When we used to spend more time in that area I definately remember doing a review on Salata in Roses !!! Where has that gone then..


----------



## bulawayolass (Jul 27, 2010)

look for Ampuriabrave skydiving nearby they have a site and think they allow non jumpers


----------



## Garcia (Mar 5, 2010)

Empuriabrava skydiving has changed management and the new owners do not approve of wild campers with no business at the skydiving centre (tho people were still staying there when we last went in Spring).
We were told the nearby open space under the trees was unsafe at night.
We ended up staying at the west end of the town behind the seafront ...and in October I guess it would be quiet there. Certainly we were not bothered at all there.
There is a campsite on the other side of the river here. I know of nothing closer to Roses town. ...which I found to be a VERY dog UNfrienfly town!!
GARCIA


----------



## amydan (Sep 8, 2009)

*Campsite Bay of Roses*

Thanks Tonka saw that site thought it was further away from town


----------



## tonka (Apr 24, 2006)

*Re: Campsite Bay of Roses*



amydan said:


> Thanks Tonka saw that site thought it was further away from town


From memory you can walk out and down a side st to the seafront and then walk up to town.. It cant be far as I would have remembered my wife moaning :lol:


----------



## bulawayolass (Jul 27, 2010)

:-( been bought by sheik that owns emirate airlines and skydive dubai l knew a lot of changes going on there...not for the better it seems


----------



## peedee (May 10, 2005)

If you check out Google Earth you will find plenty of camp sites in the Bay of Roses.
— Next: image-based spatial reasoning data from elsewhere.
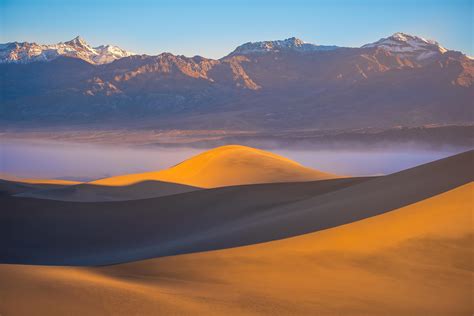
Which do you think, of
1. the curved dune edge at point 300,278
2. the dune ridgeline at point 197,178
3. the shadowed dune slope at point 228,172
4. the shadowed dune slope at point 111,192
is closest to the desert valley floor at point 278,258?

Not been to any of them so cannot myself recommend one but Las Dunas is very popular with many and considering trying it next year.

peedee


----------



## peedee (May 10, 2005)

If you check out Google Earth you will find plenty of camp sites in the Bay of Roses. Not been to any of them so cannot myself recommend one but Las Dunas is very popular with many and considering trying it next year.

peedee


----------



## torrhead (Oct 20, 2007)

*Camp site in Roses*

Hi Amydan, have been to Roses in June 2012, I was looking for a camp site called Rodas only to find it was a victim of the bad times and had closed, driving away from there I came across another site close by, within view, called " Salata" it was OK, the internal rds. were covered in sand which got in everywhere, no sign of the sea/beach from the site and at E30+ per night I thought was a bit expensive for low season, how ever it might suit your needs as it is within easy walking distance of the town centre. wifi was free in the bar area, fresh water was C 50 for 15 ltrs. This site is in the acsi book but there is no discount given for acsi members. I don't know of any other sites in Roses.


----------



## ChaseTracker (Aug 22, 2012)

Stayed for a couple of nights in January on a site about 20 min's walk along the seafront at Roses, site was called "Camping Joncar Mar".
The site is split into two by a road, the winter price was 14.60 euros. Not a great site but ok and only 200 yards from the beach. Hope this helps, have fun.


----------